Garry Lo (born 1 November 1993) is a Papua New Guinean rugby league footballer who plays for the Waghi Tumbe in the Digicel Cup. Lo plays as a winger. He is also a Papua New Guinea international.

He represented Papua New Guinea in the 2017 Rugby League World Cup.

Early years
Born in Mount Hagen, Papua New Guinea, Lo played junior rugby league in local rugby league clubs and then played for Gomis Panthers RLFC in Mount Hagen.

Playing career

2011
Mount Hagen Eagles, a local rugby league club in the Digicel Cup, had him in a train and trial in the off-season and he eventually earned a spot in the wing and centres, he played with Mount Hagen Eagles for another season in 2012.

2013
Due to study commitments at the University of Papua New Guinea in Port Moresby, he left Mount Hagen Eagles and was signed by Port Moresby Vipers, where he played for the rest of 2013 season when Port Moresby Vipers won the 2013 Digicel Cup premiership.

PNG Hunters
In their début season in the Queensland Cup, a second tier competition in Australia, PNG Hunters selected Lo among other emerging players. He impressed the rugby league fans in Queensland, Australia and Papua New Guinea with his speed and power on the flanks and was dubbed as a try-scoring machine and 'mini Matt Utai'. In 2014, he was awarded the top try scorer award in the Queensland Cup for his season's total of 24 tries.

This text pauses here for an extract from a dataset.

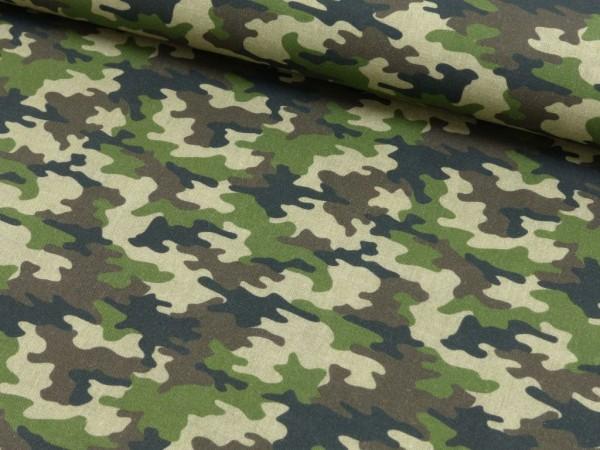 Baumwoll Druck Camouflage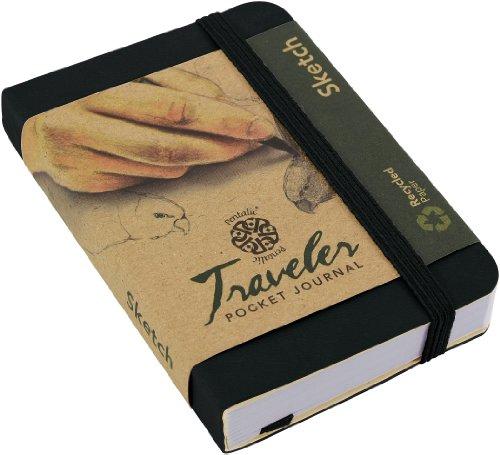 pentalic-traveler-pocket-journal-sketch-4-x-3-black-by-pentalic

During the 2014 off-season, Garry left for Gateshead Thunder in England with his club-mate Jason Tali and Mark Mexico joining from NRL club Cronulla Sharks, which made the headlines in the local news. A controversial signing in which Stanley Gene was criticized for player grabbing.

But in a twist, he left England and came back to Papua New Guinea and apologized to the Hunters team for the wrong decision he made to leave them. However, the PNG Hunters made it very clear that there would be no fast return for the Kumuls winger, as he seeks to rejoin the team for the 2015 Queensland Cup

Lo then announced that he would join his original club, Mount Hagen Eagles in the Digicel Cup in 2015, where he was appointed captain.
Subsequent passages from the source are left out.